In older English, whence was used to mean "from what place", and whither was used to mean "to what place". The context of the phrase in Mullan's review suggests that he meant whither Catherine Dickens was exiled rather than whence Catherine Dickens was exiled — i.e. "where Catherine Dickens was exiled to" rather than "where Catherine Dickens was exiled from". The Wikipedia article for Catherine Dickens confirms this:
In June 1858, Charles and Catherine Dickens separated, and she moved into a property on Gloucester Crescent in Camden Town.
Both whence and whither have been going out of style for two or three hundred years:
But throughout this time, whence has been about five times more common:
Bob Ladd, who sent in the link, suggested a reason for the mistake:
The only conclusion I can draw is that in writing Exhibit A, the reviewer (John Mullan) was aiming for "whither" and hit "whence" instead. To me, at least, "whither" sounds somehow more archaic than "whence" – I'm not sure why – so Mullan may have accessed "whither", thought "No, that sounds weird, it can't be right" and chose "whence" instead. Bad move.
I'd go for a less conscious malapropism, probably of the Faye-Cutler rather than the Sheridan variety. In any case, it's interesting that neither Mullan nor the Guardian's editor caught it (although the Guardian has long outgrown the patterns that gave it the nickname Grauniad…)
john burke said,
June 7, 2020 @ 6:00 pm
"Whence" also occurs in a standard element of logical argument: "whence it follows that…" etc. Is there a comparable use of "whither"? If not, this special usage might account for some of the difference in frequency of use.
Andrew Usher said,
June 7, 2020 @ 6:43 pm
Or, perhaps, the original wording was 'to whence', which was then mis-corrected?

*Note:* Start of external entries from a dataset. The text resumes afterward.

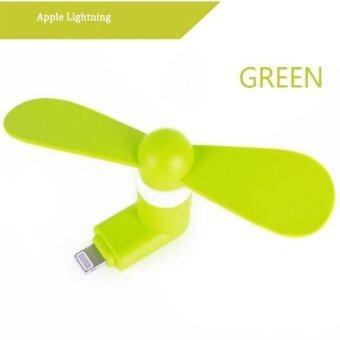 Center พัดลมมือถือ (Mini Fan USB) สำหรับ iPhone 5/ 5S /6/ 6plus/ 6S/ 6S plus (สีเขียว)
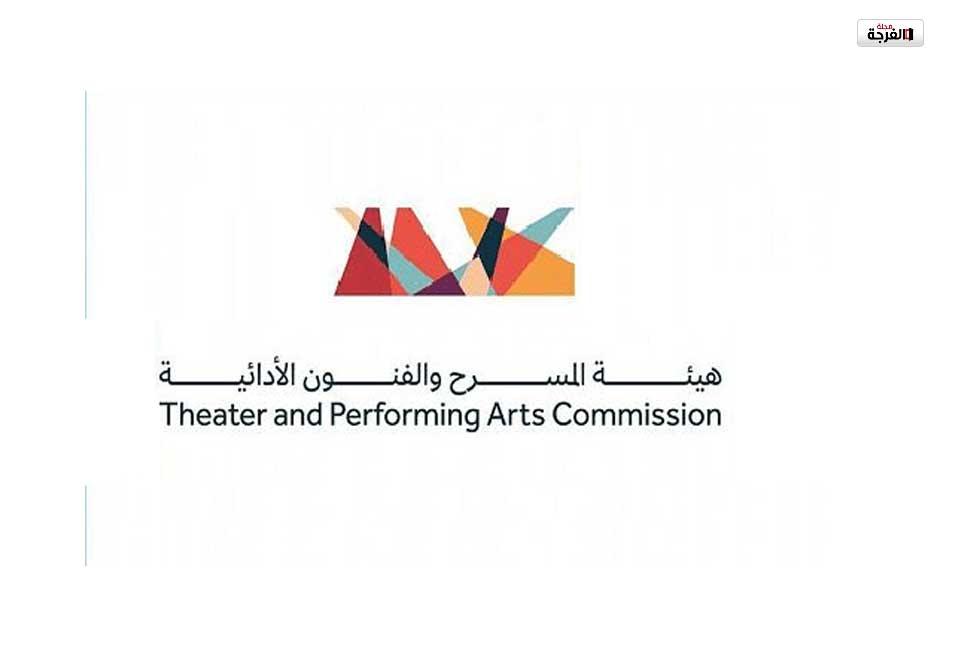 بالسعودية: سمو وزير الثقافة يرعى حفل تدشين إستراتيجية هيئة المسرح والفنون الأدائية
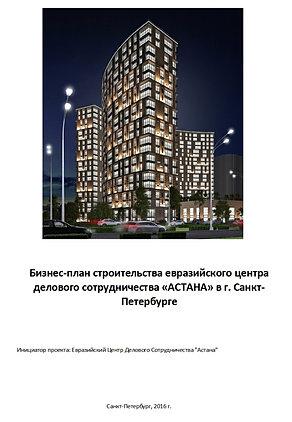 План маркетинга строительство коттеджного поселка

As far as I know, 'whence' is not a standard term in logic, 'hence' is. They should not be confused either.
k_over_hbarc at yahoo.com
Anthony said,
June 7, 2020 @ 6:53 pm
The third member of this trio is "thence": 'from there' as opposed to 'from here' (hence) and 'from where' (whence).
George said,
June 7, 2020 @ 8:44 pm
Is "whitherto" still more precise, by analogy to hitherto and thitherto? By itself, "whither" strikes me as interrogatory in nature. When used to make a declarative statement of fact, "to" is no longer implied (or may be supplied even if redundant). Thus "whitherto Catherine Dickens was exiled."
Bob Ladd said,
June 8, 2020 @ 12:13 am
@John Burke: The only halfway normal use of whither I can think of is in rhetorical questions like "Whither America?" If you type whither into Google followed by one or two letters, it will suggest things like "Whither America", "Whither democracy", "Whither the nation state", and so on.
@MYL: Thanks for the frequency data – that presumably explains at least my feeling that whither sounds more archaic than whence.
[(myl) There's John Pierce's 1969 JASA piece, "Whither Speech Recognition?" ]
cameron said,
June 8, 2020 @ 12:57 am
whence is a command in some command line shells supported on various Unix and Unix-alike systems, notably the k-shell. It was always mildly amusing that you could enter a command like
whence which
and have it actually make sense.I think I might have once amused myself by writing a script to implement a whither command in my environment, but I don't remember what it did. It was probably something that was pretty useful for about a week and I never needed again.
Jen in Edinburgh said,
June 8, 2020 @ 4:49 am
It feels a bit like possible contamination from 'where' (which would have been fine!).
The original sentence would have been fine if 70 Gloucester Crescent was the place where Dickens and the other children had stayed, and she had been sent elsewhere, but I don't think that's the case…
Andreas Johansson said,
June 8, 2020 @ 5:05 am
As a L2 speaker, I may occasionally use whence/hence/thence, but probably never whither/hither/thither outside of quotation.
Keith said,
June 8, 2020 @ 5:22 am
@Anthony
The third member of this trio is "thence": 'from there' as opposed to 'from here' (hence) and 'from where' (whence).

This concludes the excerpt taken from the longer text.